## [EXERCISE DESCRIPTION]
Among the lines below, count those containing the word "none". Give the number only.

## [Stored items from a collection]
»»

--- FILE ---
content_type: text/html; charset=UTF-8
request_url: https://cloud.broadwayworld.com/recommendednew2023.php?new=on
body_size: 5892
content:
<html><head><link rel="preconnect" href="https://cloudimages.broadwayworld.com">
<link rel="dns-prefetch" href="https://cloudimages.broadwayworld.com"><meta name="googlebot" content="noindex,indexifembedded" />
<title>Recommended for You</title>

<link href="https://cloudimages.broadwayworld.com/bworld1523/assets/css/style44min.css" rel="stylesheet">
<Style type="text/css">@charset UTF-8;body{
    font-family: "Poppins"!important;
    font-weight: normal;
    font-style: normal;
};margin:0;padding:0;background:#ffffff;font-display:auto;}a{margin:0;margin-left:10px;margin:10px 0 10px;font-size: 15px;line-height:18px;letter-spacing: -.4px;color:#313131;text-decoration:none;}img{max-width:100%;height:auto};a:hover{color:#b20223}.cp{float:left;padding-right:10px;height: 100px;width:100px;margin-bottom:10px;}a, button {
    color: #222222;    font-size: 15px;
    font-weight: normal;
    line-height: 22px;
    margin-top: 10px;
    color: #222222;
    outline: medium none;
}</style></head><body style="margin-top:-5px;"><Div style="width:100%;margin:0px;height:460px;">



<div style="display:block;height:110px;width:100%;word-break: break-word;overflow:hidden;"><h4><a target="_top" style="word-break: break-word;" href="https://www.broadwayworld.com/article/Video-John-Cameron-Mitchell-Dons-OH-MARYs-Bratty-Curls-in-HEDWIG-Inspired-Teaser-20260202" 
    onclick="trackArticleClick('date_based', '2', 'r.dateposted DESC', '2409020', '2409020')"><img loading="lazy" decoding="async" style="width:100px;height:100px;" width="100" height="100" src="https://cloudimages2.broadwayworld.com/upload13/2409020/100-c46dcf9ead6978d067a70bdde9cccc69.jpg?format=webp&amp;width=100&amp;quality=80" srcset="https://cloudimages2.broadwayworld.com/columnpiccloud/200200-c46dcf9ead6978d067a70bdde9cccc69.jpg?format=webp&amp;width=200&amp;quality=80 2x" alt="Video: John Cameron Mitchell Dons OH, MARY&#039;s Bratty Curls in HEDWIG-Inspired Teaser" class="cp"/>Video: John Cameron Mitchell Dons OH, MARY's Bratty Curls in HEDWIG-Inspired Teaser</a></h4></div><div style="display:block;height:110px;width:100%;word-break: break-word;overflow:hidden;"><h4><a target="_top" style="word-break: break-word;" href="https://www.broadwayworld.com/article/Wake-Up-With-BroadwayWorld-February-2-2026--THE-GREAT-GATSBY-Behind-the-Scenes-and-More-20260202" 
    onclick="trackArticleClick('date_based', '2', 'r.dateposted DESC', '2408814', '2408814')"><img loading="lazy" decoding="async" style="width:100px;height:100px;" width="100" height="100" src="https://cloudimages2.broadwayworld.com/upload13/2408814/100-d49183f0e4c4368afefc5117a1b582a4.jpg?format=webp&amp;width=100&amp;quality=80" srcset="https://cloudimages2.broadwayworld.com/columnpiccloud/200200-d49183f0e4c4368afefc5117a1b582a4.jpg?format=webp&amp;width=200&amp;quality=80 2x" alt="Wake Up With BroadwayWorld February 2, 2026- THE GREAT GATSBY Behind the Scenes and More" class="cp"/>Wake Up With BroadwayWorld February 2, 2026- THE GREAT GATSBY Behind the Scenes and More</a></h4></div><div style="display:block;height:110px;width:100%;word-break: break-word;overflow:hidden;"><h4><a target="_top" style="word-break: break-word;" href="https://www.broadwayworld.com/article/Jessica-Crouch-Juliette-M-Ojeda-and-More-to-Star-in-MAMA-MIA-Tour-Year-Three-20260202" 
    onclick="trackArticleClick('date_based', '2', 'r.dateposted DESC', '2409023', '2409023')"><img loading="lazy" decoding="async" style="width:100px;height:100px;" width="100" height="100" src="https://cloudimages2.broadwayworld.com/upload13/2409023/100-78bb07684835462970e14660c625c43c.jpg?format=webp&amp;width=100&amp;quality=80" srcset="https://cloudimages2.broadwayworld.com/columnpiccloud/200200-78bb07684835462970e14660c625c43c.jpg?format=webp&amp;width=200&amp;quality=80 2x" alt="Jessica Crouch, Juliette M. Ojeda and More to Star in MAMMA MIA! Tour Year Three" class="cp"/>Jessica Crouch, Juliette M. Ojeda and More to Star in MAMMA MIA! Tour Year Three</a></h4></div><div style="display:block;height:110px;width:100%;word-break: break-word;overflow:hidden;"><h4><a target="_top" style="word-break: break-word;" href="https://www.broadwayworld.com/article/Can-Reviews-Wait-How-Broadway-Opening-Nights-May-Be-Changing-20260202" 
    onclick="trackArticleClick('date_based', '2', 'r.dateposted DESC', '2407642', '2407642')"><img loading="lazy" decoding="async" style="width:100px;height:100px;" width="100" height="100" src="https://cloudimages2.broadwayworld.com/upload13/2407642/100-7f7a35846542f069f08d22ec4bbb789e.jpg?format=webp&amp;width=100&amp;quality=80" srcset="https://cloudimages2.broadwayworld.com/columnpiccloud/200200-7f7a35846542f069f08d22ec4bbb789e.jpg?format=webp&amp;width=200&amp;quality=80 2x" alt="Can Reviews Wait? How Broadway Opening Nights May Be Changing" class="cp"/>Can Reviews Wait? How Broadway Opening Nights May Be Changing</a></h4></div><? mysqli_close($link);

««

## [EXERCISE RESULT]
2